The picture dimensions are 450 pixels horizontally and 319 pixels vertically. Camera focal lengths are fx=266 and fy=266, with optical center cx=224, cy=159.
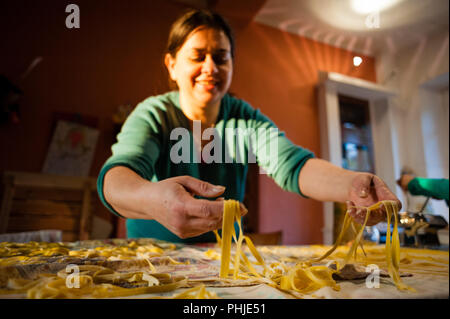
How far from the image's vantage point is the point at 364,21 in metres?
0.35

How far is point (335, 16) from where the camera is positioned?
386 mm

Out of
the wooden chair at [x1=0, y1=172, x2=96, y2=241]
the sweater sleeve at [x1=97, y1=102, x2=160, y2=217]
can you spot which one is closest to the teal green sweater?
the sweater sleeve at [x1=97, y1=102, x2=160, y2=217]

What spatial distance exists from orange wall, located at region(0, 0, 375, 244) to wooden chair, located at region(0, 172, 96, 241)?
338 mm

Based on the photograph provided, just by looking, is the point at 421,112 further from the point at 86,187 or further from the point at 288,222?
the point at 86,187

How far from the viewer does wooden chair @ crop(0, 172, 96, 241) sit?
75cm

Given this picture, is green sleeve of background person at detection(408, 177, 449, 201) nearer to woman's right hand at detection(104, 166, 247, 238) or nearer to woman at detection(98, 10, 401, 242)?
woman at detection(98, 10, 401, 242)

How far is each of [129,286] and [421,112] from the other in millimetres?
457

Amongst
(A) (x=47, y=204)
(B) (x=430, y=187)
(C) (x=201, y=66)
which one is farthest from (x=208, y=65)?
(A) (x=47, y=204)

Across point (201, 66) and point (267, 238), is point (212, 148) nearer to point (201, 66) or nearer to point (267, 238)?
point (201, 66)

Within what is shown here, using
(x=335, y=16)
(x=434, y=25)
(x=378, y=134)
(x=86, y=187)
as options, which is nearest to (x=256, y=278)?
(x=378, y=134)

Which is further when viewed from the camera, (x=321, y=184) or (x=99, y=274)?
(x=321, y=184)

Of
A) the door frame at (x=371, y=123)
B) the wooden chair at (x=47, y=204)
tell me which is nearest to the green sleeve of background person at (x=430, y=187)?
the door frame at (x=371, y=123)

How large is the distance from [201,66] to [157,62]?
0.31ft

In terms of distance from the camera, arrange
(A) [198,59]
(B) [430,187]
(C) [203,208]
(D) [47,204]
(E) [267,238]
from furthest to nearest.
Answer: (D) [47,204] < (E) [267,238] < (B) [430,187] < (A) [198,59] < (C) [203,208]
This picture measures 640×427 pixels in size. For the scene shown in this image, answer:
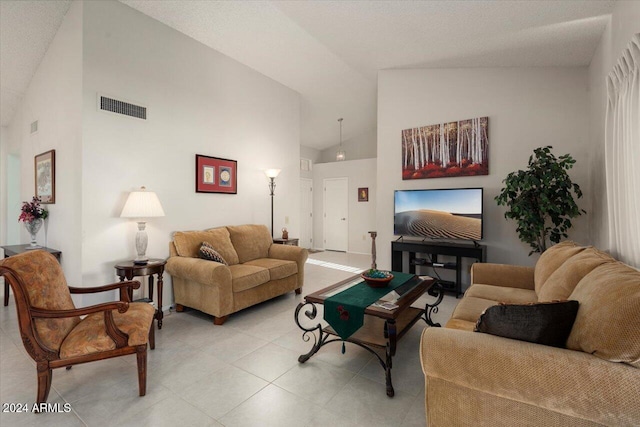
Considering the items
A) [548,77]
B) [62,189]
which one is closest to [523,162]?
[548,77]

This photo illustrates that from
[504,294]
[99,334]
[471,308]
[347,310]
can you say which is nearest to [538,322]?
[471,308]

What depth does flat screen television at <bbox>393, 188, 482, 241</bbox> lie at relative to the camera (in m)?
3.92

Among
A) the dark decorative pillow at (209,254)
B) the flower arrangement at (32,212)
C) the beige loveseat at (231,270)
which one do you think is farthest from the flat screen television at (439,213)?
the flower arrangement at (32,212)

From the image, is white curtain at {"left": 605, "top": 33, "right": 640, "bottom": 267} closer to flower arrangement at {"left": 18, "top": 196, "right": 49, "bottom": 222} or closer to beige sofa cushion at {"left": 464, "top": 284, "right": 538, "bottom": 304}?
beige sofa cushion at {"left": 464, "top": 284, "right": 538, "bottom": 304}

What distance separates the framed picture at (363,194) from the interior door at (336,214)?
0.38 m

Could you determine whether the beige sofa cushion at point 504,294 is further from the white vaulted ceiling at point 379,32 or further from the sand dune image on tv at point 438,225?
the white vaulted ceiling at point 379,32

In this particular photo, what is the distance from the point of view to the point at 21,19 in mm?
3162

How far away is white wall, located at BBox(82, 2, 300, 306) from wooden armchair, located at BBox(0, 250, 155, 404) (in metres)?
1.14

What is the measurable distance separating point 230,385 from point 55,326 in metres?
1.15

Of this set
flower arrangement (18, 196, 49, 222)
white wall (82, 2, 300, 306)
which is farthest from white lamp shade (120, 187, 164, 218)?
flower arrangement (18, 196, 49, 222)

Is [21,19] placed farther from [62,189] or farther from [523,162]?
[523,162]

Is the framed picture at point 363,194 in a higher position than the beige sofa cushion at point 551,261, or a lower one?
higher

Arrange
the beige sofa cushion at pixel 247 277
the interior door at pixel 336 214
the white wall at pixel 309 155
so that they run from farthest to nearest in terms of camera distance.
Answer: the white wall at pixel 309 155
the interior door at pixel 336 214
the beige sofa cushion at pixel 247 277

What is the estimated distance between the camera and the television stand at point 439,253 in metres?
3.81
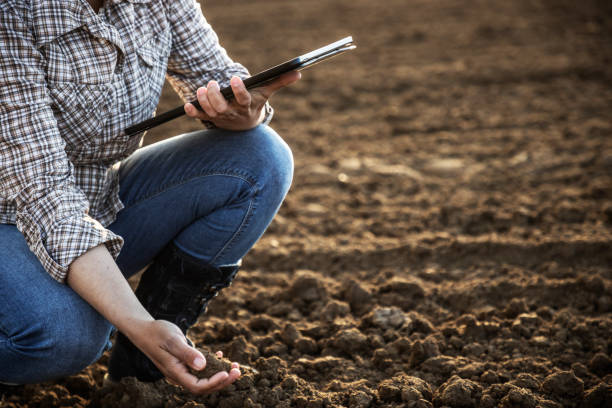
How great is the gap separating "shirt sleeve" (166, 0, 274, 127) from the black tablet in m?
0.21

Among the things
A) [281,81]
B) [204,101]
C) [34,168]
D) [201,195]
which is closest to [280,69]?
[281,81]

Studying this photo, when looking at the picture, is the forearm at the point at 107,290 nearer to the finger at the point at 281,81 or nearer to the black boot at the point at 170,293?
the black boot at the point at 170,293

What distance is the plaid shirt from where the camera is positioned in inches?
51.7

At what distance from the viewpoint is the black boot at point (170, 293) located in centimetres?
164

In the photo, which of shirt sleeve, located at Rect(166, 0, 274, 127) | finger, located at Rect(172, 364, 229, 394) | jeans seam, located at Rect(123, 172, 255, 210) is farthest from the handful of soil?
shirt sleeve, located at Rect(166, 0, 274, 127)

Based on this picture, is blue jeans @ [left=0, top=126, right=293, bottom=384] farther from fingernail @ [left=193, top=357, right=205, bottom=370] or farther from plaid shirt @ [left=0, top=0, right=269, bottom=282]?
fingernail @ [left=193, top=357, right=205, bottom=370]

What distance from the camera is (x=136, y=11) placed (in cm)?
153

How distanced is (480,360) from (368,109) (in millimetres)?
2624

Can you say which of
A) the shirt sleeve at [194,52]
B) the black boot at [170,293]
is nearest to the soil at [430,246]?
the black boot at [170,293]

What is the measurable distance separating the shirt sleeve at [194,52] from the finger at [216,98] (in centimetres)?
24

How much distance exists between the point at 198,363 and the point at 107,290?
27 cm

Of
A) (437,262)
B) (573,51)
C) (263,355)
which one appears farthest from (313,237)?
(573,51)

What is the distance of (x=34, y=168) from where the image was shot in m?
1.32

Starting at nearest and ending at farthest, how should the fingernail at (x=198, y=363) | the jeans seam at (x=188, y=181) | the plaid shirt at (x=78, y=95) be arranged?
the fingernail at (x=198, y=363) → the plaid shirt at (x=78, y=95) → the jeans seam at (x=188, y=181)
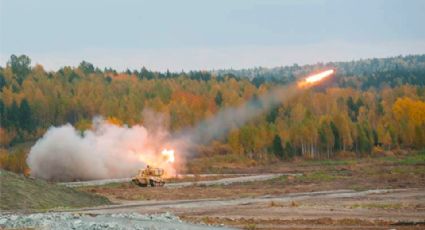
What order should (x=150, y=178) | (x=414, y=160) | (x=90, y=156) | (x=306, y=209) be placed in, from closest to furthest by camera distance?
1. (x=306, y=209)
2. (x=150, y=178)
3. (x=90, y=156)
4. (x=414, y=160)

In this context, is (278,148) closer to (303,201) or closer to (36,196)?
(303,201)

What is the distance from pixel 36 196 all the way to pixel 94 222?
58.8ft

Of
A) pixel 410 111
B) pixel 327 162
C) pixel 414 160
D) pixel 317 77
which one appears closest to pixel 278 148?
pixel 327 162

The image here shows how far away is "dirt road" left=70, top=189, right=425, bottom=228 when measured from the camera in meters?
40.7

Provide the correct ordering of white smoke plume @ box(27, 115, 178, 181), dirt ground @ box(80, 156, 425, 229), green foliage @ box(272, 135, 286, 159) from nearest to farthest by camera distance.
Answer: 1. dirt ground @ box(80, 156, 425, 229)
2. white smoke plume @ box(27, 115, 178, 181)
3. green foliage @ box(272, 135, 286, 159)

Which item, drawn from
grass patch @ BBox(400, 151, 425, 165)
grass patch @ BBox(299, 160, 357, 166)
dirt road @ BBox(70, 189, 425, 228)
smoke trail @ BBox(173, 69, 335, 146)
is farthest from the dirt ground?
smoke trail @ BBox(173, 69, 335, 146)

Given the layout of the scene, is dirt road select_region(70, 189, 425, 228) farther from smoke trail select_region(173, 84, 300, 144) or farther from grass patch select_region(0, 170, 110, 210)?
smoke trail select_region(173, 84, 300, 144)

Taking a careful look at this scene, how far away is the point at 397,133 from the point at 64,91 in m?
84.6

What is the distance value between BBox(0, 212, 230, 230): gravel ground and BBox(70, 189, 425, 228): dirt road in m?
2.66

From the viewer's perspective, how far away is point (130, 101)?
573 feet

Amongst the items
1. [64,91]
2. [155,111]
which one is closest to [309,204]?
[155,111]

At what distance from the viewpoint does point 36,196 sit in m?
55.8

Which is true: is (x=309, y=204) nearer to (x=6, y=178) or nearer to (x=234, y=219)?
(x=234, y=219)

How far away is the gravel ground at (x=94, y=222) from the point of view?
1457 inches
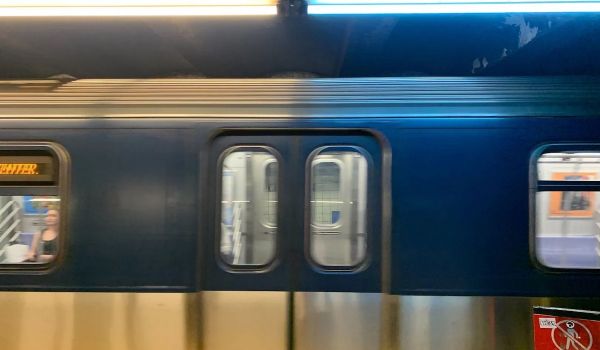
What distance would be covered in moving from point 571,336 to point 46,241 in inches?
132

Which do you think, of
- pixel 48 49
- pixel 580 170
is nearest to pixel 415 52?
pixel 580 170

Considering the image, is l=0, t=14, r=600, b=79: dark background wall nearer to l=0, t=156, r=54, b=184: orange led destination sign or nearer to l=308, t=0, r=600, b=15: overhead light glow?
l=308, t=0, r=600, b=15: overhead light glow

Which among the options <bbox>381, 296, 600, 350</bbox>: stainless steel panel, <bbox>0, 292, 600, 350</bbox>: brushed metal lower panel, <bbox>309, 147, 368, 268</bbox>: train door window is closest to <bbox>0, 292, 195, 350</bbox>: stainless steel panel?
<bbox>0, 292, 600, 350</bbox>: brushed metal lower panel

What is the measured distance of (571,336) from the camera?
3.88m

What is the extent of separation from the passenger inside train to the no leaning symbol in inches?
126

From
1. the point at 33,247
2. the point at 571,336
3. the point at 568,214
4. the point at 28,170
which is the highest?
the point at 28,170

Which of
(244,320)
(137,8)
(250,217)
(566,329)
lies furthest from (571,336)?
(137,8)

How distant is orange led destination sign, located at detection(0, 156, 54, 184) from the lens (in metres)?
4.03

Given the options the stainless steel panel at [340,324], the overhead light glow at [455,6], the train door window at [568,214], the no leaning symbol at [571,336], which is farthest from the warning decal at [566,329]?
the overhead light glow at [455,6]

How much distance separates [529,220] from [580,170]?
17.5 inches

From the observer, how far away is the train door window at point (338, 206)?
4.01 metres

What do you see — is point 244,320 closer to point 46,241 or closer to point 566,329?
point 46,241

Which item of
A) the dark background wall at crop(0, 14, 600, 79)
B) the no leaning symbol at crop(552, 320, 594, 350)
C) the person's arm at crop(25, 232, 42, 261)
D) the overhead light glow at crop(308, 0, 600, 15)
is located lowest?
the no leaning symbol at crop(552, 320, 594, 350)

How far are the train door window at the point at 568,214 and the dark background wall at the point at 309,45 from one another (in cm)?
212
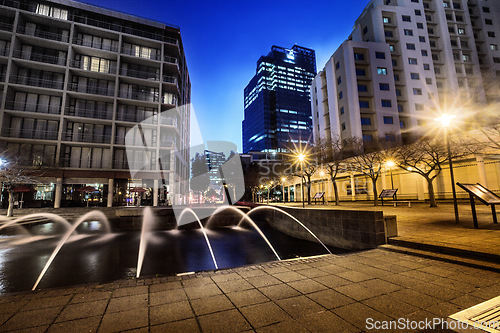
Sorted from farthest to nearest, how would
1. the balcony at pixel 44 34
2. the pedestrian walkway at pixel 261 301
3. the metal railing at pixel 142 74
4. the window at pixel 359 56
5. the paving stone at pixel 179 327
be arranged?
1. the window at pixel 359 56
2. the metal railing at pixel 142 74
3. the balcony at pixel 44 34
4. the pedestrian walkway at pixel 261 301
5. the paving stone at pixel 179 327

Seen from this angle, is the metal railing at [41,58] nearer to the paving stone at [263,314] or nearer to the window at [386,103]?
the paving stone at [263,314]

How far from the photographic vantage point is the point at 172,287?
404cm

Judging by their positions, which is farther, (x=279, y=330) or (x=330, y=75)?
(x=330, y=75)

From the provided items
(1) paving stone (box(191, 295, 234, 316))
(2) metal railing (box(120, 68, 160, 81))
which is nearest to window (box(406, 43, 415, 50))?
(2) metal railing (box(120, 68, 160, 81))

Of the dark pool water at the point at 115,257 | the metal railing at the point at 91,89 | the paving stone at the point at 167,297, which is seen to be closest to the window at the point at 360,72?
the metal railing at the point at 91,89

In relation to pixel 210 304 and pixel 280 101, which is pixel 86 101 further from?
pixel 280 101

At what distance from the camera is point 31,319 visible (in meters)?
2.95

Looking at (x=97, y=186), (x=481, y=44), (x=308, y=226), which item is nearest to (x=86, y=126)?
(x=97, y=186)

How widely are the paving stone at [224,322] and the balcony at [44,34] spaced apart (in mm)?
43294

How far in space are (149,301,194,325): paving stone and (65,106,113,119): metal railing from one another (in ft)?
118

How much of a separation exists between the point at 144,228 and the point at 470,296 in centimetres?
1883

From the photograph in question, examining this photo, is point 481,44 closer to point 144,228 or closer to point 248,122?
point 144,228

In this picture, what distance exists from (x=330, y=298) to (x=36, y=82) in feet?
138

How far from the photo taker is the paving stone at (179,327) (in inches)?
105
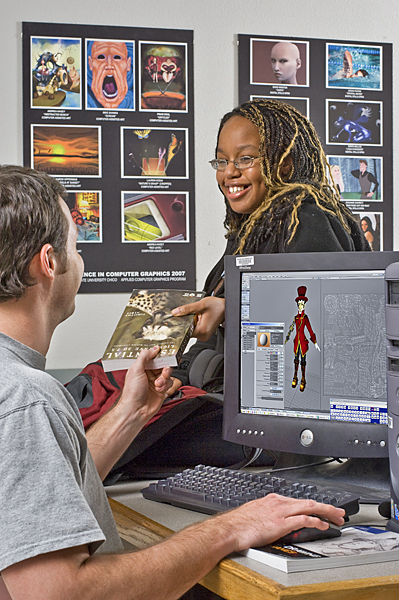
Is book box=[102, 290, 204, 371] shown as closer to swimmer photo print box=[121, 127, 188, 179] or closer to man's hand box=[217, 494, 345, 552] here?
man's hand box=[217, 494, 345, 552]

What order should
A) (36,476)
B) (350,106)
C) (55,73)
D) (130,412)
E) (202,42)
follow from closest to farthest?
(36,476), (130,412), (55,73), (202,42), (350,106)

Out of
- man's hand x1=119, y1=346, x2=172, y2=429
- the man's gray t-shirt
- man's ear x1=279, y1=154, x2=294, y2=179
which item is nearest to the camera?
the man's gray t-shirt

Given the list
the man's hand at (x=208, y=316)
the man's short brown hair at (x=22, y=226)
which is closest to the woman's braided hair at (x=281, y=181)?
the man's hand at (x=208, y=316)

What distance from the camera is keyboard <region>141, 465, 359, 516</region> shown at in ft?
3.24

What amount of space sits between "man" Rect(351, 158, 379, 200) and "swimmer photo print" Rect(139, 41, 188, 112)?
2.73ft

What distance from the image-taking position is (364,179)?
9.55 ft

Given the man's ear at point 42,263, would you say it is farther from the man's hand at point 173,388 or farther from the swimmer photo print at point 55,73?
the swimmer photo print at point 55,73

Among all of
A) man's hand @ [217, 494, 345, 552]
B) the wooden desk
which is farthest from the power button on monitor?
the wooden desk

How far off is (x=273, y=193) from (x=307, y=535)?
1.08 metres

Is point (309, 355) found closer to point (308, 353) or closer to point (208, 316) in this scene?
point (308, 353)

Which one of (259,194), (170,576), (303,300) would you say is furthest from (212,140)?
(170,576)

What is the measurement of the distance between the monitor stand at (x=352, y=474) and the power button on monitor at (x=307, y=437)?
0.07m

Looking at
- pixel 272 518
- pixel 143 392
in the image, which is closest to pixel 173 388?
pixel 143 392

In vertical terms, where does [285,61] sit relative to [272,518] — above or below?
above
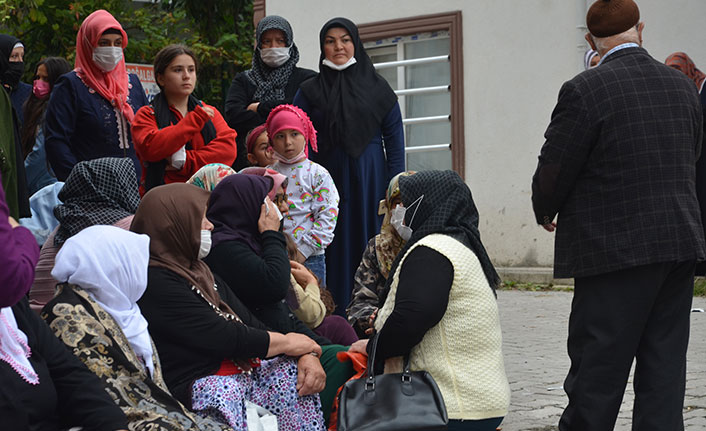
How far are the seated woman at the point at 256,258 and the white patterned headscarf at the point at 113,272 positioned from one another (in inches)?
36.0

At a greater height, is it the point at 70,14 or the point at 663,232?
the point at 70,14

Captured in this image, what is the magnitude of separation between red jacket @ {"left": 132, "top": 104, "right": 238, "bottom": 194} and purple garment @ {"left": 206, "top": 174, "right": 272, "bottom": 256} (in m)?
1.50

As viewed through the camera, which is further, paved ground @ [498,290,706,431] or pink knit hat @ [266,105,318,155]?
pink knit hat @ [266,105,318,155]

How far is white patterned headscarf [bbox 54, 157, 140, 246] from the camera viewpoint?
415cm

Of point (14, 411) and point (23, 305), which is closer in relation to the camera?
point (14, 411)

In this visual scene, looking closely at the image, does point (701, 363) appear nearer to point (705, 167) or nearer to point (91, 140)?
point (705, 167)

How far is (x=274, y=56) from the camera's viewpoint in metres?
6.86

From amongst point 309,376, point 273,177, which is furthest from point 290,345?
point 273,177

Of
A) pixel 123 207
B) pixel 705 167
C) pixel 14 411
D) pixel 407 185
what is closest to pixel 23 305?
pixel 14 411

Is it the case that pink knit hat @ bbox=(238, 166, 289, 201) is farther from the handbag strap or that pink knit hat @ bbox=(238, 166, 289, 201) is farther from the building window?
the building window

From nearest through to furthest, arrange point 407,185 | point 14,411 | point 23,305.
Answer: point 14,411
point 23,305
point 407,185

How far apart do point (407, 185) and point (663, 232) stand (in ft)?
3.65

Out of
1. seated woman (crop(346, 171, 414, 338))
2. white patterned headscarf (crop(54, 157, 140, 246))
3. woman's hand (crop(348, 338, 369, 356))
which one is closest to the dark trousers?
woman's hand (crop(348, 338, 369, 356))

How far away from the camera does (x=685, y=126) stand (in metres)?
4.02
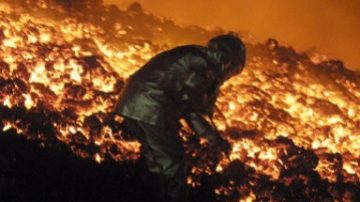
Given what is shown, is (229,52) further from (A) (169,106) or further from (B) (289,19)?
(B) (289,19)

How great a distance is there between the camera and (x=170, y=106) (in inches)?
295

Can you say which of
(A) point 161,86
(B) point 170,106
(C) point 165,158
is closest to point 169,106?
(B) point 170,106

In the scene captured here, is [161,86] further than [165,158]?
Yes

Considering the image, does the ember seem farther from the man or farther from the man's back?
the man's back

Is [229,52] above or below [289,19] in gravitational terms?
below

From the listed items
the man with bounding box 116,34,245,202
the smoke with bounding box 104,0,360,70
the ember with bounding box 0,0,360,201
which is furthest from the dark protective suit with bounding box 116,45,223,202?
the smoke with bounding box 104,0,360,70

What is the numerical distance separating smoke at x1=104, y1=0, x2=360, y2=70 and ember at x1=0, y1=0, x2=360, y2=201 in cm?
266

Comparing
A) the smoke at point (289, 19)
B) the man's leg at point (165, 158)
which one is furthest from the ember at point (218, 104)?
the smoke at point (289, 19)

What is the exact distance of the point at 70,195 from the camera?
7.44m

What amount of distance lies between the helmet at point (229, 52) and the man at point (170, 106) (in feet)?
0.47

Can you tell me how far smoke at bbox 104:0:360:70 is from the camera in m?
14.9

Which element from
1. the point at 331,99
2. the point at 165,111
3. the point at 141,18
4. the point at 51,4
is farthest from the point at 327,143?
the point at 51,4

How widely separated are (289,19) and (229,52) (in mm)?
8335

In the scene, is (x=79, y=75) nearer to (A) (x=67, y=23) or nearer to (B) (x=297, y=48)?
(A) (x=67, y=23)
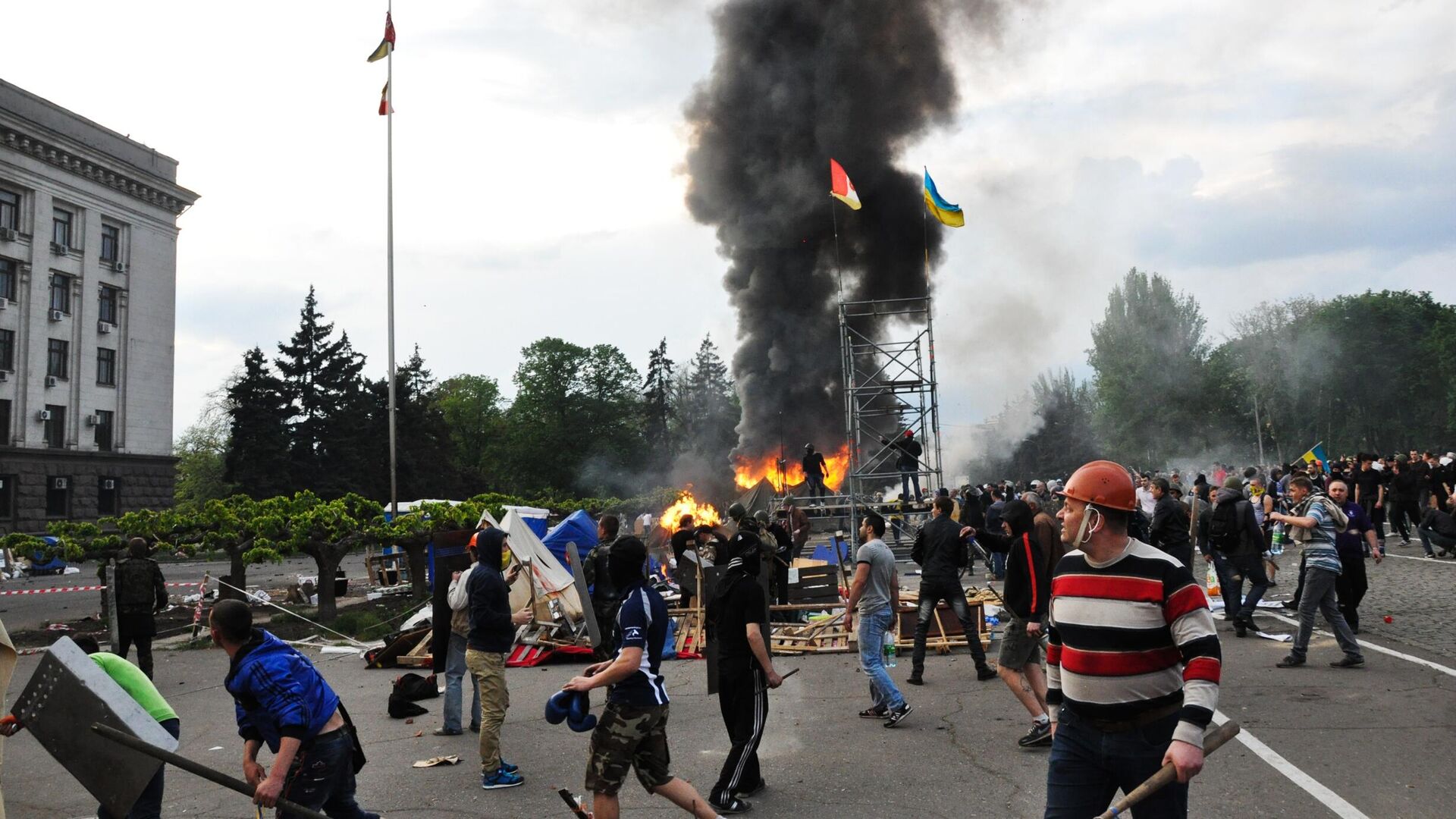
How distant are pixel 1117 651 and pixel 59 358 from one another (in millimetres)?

========================

**EXERCISE TASK:**
Extract, word for word, every line from the one holding "What is the numerical" through the closing line of the data above. Do not include any pictures.

**CORRECT RESULT:**
What is the numerical distance separating smoke at x1=104, y1=0, x2=360, y2=70 and ember at x1=0, y1=0, x2=360, y2=201 in cm?
266

Comparing
A) the smoke at point (289, 19)
B) the man's leg at point (165, 158)
which one is furthest from the ember at point (218, 104)?
the smoke at point (289, 19)

What is the exact distance of the point at 70,195 from the camera?
7.44m

What amount of distance lies between the helmet at point (229, 52) and the man at point (170, 106) (in feet)?
0.47

Can you tell me how far smoke at bbox 104:0:360:70 is from the camera in m?
14.9

Which element from
1. the point at 331,99
2. the point at 165,111
3. the point at 141,18
4. the point at 51,4
is farthest from the point at 327,143?
the point at 51,4

How widely separated are (289,19) and (229,52) (in mm)?
8335

In the scene, is (x=79, y=75) nearer to (A) (x=67, y=23) or nearer to (B) (x=297, y=48)?
(A) (x=67, y=23)
How distant are pixel 1117 651 and pixel 59 358 from one another (in millimetres)?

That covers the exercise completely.